Source:
Cash-In on the Long-Term Trend in Farmland

The idea we have for you today plays off one of our ongoing themes — “extraction.”

“We’ve got a real problem! This is a mathematical fact! Tens of trillions of dollars are being extracted from the United States of America,” ranted MSNBC pundit Dylan Ratigan in 2011. “An entire integrated system — financial system, trading system, taxing system — that was created by both parties over a period of two decades is at work on our entire country right now.”

Former Treasury Department official Paul Craig Roberts — sometimes credited as the “father of Reaganomics” — elaborated on this idea in 2012. “Washington’s empire extracts resources from the American people for the benefit of the few powerful interest groups that rule America,” he writes. “The U.S. Constitution has been extracted in the interests of the Security State, and Americans’ incomes have been redirected to the pockets of the 1%.”

With farmland, the supply picture is even tighter…it’s disappearing at a rate of 275 acres an hour…

It’s an outrage… but there’s also nothing we can do to stop it. So we’ve expended no small amount of energy trying to find ways you can follow the money. If you’ve invested in the iShares Dow Jones Aerospace & Defense ETF (ITA), you’ve done very nicely “making the empire pay” and channeling some of your tax dollars back to your own pocket. In the last year, ITA is up 35%, while the S&P 500 is up 20%.

But most of our searching has come up short. In January 2012, we wrote of “a dystopian America of the near future” in which millions of foreclosed homes sitting on the federal government’s books are flipped at fire-sale prices to hedge funds and private equity firms with government connections.

This was the start of the “REO-to-rental” program in which outfits like Blackstone Group bought single-family homes for a song from Fannie Mae and Freddie Mac, turning them into rental properties.

“Once the privatization has occurred,” we quoted one expert, “and the properties are generating rental income for the investors, the initial investors will cash out by forming real estate investment trusts (REITs), real estate operating companies (REOCs) or limited partnerships (LPs) that will be made available to retail investors.”

Entries from a set of spatial questions
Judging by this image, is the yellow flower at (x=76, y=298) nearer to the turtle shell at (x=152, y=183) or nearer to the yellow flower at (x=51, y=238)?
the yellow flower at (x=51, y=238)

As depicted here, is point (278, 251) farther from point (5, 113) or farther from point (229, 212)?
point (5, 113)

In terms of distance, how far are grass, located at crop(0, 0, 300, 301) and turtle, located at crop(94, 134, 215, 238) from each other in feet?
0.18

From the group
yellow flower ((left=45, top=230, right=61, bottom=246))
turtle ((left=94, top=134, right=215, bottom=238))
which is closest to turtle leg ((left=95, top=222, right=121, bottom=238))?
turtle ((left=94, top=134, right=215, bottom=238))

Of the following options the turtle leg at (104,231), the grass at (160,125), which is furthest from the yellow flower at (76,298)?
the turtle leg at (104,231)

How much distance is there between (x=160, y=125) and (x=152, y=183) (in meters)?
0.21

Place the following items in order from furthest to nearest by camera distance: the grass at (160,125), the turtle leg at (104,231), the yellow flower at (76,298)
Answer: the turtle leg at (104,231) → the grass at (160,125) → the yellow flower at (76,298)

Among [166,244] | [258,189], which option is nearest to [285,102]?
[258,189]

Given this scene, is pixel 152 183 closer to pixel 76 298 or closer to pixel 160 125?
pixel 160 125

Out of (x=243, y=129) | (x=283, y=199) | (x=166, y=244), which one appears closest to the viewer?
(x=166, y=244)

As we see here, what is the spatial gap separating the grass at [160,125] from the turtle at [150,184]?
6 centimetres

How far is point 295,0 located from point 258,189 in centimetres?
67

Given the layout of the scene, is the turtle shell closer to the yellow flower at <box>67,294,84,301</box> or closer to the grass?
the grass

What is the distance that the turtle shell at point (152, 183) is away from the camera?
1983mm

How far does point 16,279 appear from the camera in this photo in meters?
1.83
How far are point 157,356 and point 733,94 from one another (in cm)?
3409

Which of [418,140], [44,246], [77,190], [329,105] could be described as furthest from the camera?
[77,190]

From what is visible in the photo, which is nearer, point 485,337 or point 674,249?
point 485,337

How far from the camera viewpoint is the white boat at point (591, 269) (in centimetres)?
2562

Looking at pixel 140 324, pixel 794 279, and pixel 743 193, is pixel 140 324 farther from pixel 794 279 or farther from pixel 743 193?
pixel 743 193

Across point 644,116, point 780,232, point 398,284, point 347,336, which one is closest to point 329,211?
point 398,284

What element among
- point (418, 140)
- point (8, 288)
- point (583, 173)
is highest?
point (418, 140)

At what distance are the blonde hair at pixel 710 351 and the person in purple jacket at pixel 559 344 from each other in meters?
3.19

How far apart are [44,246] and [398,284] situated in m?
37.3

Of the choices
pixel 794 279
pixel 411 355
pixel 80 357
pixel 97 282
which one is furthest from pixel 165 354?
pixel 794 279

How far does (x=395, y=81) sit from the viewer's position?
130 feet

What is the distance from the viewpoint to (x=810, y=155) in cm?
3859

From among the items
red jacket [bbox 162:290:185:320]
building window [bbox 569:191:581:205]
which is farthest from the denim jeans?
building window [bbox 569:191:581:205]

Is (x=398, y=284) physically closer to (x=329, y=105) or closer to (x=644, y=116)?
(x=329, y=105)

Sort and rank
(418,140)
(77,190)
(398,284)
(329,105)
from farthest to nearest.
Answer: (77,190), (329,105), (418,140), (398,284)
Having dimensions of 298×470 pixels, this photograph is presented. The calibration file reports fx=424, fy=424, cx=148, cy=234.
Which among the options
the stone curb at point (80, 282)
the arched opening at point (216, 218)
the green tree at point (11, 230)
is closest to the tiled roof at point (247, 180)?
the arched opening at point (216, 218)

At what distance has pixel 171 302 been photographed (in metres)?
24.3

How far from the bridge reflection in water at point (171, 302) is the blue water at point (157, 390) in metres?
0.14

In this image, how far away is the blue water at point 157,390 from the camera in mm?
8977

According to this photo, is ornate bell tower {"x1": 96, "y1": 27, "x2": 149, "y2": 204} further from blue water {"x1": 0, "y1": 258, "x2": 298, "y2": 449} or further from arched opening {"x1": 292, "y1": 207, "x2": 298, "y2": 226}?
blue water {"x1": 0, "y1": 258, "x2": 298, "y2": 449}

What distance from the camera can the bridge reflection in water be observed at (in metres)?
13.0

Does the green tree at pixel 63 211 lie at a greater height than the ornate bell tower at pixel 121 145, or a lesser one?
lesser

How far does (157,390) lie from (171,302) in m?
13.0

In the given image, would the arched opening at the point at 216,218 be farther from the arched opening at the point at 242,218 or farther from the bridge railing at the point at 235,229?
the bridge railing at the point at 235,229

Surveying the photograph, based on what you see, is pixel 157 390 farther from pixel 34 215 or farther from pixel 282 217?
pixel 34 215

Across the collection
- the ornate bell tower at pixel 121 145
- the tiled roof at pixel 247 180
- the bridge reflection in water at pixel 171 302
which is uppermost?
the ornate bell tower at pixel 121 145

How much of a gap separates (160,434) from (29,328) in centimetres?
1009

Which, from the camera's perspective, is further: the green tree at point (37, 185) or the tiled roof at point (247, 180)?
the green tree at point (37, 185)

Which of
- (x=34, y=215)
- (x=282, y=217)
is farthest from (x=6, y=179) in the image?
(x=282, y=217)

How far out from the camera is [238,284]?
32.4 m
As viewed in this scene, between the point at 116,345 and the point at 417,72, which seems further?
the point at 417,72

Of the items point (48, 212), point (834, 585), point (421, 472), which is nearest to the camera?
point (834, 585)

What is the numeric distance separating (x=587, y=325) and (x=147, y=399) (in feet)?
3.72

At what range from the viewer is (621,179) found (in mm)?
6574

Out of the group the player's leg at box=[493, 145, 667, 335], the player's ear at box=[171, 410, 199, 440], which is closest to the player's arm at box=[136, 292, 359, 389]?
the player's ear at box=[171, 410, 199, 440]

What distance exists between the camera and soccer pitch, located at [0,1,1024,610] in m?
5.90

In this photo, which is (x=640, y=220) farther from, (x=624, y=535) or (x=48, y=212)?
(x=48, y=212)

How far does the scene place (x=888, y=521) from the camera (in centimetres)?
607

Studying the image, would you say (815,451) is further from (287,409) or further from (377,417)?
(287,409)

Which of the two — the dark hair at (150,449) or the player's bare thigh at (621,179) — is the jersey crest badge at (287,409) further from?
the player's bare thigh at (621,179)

Complete the following:
1. Write out the farmland article word for word from "But most of" to "into rental properties.".
2. Find every line in the entries that contains the word "centimetres", matching case, and copy each of those lines.
The farmland article and the entries have nothing to do with each other.

Full answers:
1.
But most of our searching has come up short. In January 2012, we wrote of “a dystopian America of the near future” in which millions of foreclosed homes sitting on the federal government’s books are flipped at fire-sale prices to hedge funds and private equity firms with government connections.

This was the start of the “REO-to-rental” program in which outfits like Blackstone Group bought single-family homes for a song from Fannie Mae and Freddie Mac, turning them into rental properties.

2.
6 centimetres
How far is point 295,0 located from point 258,189 in centimetres?
How far from the camera viewpoint is the white boat at point (591, 269) (in centimetres)?
How much of a gap separates (160,434) from (29,328) in centimetres?
How far does the scene place (x=888, y=521) from the camera (in centimetres)?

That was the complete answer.